С трех сторон плыл в вечернем воздухе благовест, но бабушка была убеждена, что в моленной он звучит иначе. Свой, особенный звон, какого больше не услышишь нигде, и хор тоже особенный. Раньше во время праздничной службы она негромко подпевала и вдруг осознала, что и сейчас поет: чуть слышно, в какую-то долю голоса, исчезнувшего два года назад; а она уже забыла. Теперь вспомнила, но петь не перестала; да никто и не услышит…
После крестного хода люди (те, кто пришел не молиться, а полюбопытствовать) стали расходиться. Свечи, истаявшие до прозрачных шелковых лепестков, заменяли новыми. Они послушно загорались крохотными огоньками, а свечник быстро и ловко брал из связки новую, зажигал, крестился и переходил к следующей иконе. От праздничного сияния алтаря невозможно было отвести взгляд.
У всех на глазах и вместе с тем незримо вершилось таинство: рождался новый день. Рука, не знающая усталости, завела часы. Начинался день Воскресения. Хор запел быстрее, торопясь сообщить об этом миру. В настежь раскрытые двери входили люди и шли к длинному столу в центре, куда ставили куличи для свячения.
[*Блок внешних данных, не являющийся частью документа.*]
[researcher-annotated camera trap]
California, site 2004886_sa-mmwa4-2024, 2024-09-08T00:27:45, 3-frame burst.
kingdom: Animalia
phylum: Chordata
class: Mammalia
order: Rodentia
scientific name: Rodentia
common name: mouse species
Тот, кто сегодня обрел бессмертие, едва ли мог вообразить, что Его скромная вечеря с опресноками превратится в роскошное пиршество, в буйство хлебной плоти — той, что сегодня с трудом умещается на столе в храме. Высокие окна постепенно светлели. Вот стали видны переплеты — и вдруг зажглись воскресшим солнцем. Сгоревшие, как вчерашний день, свечи опять заменили новыми.
Перед тем как погаснуть навсегда, свеча вдруг вспыхивает ярче, и пламя вытягивается ввысь, покачиваясь от последнего усилия и растягивая тени; они задрожали и легли прямо перед бабушкой на мозаичный каменный пол. Подняла глаза — и узнала мать с отцом и всех троих братьев. Слева стоял муж. Он держал за руку сынишку, в новом матросском костюмчике, другая рука лежала на Тайкином плече.
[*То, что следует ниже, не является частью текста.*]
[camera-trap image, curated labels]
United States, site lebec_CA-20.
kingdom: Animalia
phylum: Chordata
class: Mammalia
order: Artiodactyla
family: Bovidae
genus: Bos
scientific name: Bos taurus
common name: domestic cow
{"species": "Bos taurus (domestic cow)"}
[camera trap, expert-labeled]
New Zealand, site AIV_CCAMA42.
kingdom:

Диво какое, изумилась Ирина, радостно вглядываясь в знакомые силуэты, какое диво! А это кто же, рядом с Тайкой, никак?.. И догадалась прежде, чем узнала внучку; один белый чулок с кисточкой сползал…
А сестра? Ах, да: сестра с Федей наверху. Нет: вот они, рядом с мамой! Как странно, подумала уже без удивления, а только с радостью, вот мы опять все вместе! Между матерью и отцом стоит невысокая девочка с длинными, до пояса, волосами; кто?.. — и узнала себя. Как же? ведь мое место рядом с Колей; вот я.
С ним — и с ними.
Христос воскресе из мертвых,Смертию смерть поправ! —
пел хор, она тоже тихонько пела вместе с ним, а солнца стало так много, что огоньки свечей растерянно замигали и сделались прозрачными; тени исчезли, а с ними исчезли и те, кому они принадлежали.
Как странно, Ирина улыбнулась, хотя давно уже ничего странного в происходящем не видела, — так и должно быть, я ведь одна стою за всех.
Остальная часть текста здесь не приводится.